** Begin **

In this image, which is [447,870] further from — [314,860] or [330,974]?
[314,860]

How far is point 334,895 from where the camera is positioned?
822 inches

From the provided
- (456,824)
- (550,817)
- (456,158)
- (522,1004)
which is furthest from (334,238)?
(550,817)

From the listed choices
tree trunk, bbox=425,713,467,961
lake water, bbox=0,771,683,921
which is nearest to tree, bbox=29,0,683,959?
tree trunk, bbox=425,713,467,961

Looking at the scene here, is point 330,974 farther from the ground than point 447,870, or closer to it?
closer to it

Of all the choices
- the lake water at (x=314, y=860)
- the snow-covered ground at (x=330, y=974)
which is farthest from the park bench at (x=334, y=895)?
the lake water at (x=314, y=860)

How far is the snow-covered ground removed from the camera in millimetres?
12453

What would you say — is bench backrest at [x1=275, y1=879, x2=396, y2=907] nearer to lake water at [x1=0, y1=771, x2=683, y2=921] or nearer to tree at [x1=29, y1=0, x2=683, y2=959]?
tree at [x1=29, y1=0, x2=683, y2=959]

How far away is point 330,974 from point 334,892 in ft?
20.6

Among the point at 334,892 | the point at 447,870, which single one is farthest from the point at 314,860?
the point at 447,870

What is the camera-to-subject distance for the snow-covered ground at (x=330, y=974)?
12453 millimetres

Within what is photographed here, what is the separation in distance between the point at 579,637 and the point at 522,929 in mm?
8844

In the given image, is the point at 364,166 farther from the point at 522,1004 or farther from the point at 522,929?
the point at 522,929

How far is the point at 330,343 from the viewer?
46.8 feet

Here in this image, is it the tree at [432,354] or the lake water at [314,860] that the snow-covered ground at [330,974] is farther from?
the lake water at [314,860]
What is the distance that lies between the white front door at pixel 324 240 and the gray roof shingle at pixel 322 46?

** End **

* **Prompt**
Extract all the material, leaving every line as it is.

* **Complete response**
In this image, which is [447,870] further from — [314,860] or [330,974]?
[314,860]

How far is point 334,895 from where the camera is positioned?
822 inches

From the provided
- (456,824)
- (550,817)
- (456,158)
- (522,1004)
which is furthest from (334,238)?
(550,817)

From the listed choices
tree trunk, bbox=425,713,467,961
lake water, bbox=0,771,683,921
which is nearest to tree, bbox=29,0,683,959?
tree trunk, bbox=425,713,467,961

Looking at the scene here, is point 330,974 farther from the ground than point 447,870, or closer to it?
closer to it

Of all the choices
- the lake water at (x=314, y=860)
- the snow-covered ground at (x=330, y=974)
which is farthest from the park bench at (x=334, y=895)?
the lake water at (x=314, y=860)

How far is the snow-covered ground removed from the camera in millimetres?
12453

What would you say — is bench backrest at [x1=275, y1=879, x2=396, y2=907] nearer to lake water at [x1=0, y1=771, x2=683, y2=921] or nearer to tree at [x1=29, y1=0, x2=683, y2=959]?
tree at [x1=29, y1=0, x2=683, y2=959]

How far away is point 330,974 from point 334,892 in ft?
20.6

Among the point at 334,892 | the point at 447,870, which single one is farthest from the point at 314,860?
the point at 447,870

What is the camera-to-subject distance for the snow-covered ground at (x=330, y=974)?
12453 millimetres

Within what is photographed here, what is the separation in distance between the point at 579,637 and the point at 522,929 in mm?
8844

In the given image, is the point at 364,166 farther from the point at 522,1004 or farther from the point at 522,929?
the point at 522,929

How far is the point at 330,343 from the viewer?
46.8 feet

Here in this image, is it the tree at [432,354] or the lake water at [314,860] that the snow-covered ground at [330,974] is farther from?
the lake water at [314,860]
What is the distance that lies between the white front door at pixel 324 240 and the gray roof shingle at pixel 322 46?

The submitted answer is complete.